Nel complesso la storia di Takaki è molto attuale e può risultare istruttiva sia per dei ragazzi, sia per un pubblico più maturo. Mi è impossibile non fare un confronto con “your name.” e sentire la mancanza dell’elemento fantastico che arricchiva quel romanzo; qui la storia è decisamente più concreta e lascia anche una velata tristezza di fondo.
Per quanto riguarda lo stile, qui sono quasi assenti le onomatopee nella narrazione e, in generale, il testo è molto scarno di dialoghi. L’edizione è abbastanza curata, ma c’è qualche refuso e molte espressioni giapponesi non vengono spiegate con delle note.
Il mio voto è di tre stelline e mezza.

È arrivato poi il turno del classico di questo mese, anche se in questo caso “classico” è un’etichetta un po’ discutibile dal momento che Ray Bradbury ha pubblicato “Fahrenheit 451” nel 1953; penso si possa comunque considerarlo uno dei pilastri del genere distopico, e come tale l’ho affrontato.
Per leggere la mia opinione dettagliata di quest’opera potete andare QUI, mentre già vi anticipo che la valutazione è stata di quattro stelline e mezza.
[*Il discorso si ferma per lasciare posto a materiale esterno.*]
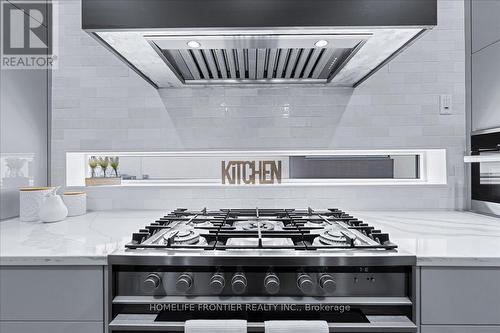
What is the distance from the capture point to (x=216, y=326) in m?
1.03

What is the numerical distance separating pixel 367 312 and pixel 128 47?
51.8 inches

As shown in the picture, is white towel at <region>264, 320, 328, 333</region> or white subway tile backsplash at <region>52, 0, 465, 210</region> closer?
white towel at <region>264, 320, 328, 333</region>

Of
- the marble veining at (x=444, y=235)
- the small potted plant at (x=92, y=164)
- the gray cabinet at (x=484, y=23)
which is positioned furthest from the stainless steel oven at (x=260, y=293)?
the gray cabinet at (x=484, y=23)

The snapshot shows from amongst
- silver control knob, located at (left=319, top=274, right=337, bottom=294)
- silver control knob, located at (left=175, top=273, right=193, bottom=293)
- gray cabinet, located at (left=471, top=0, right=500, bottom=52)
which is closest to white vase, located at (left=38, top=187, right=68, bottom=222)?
silver control knob, located at (left=175, top=273, right=193, bottom=293)

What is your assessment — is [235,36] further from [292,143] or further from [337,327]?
[337,327]

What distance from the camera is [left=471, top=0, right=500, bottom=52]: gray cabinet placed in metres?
1.74

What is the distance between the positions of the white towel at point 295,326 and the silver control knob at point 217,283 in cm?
17

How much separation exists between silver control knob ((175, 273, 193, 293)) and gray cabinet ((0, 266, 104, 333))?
266 millimetres

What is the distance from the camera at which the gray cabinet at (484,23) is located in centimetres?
174

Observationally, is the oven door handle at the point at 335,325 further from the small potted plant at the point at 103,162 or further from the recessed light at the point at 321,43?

E continuiamo a parlare di libri bruciati (ma anche salvati dalle fiamme), ma in un libro di tutt'altro genere letterario ed ambientazione con “Storia di una ladra di libri”, sicuramente il titolo più noto dell'autore australiano Markus Zusak.
Questo romanzo storico si è guadagnato quattro stelline, e dal momento che aspettava da diversi anni sullo scaffale della mia libreria mi sono sentita in dovere di dedicargli una recensione completa, che potete leggere QUI.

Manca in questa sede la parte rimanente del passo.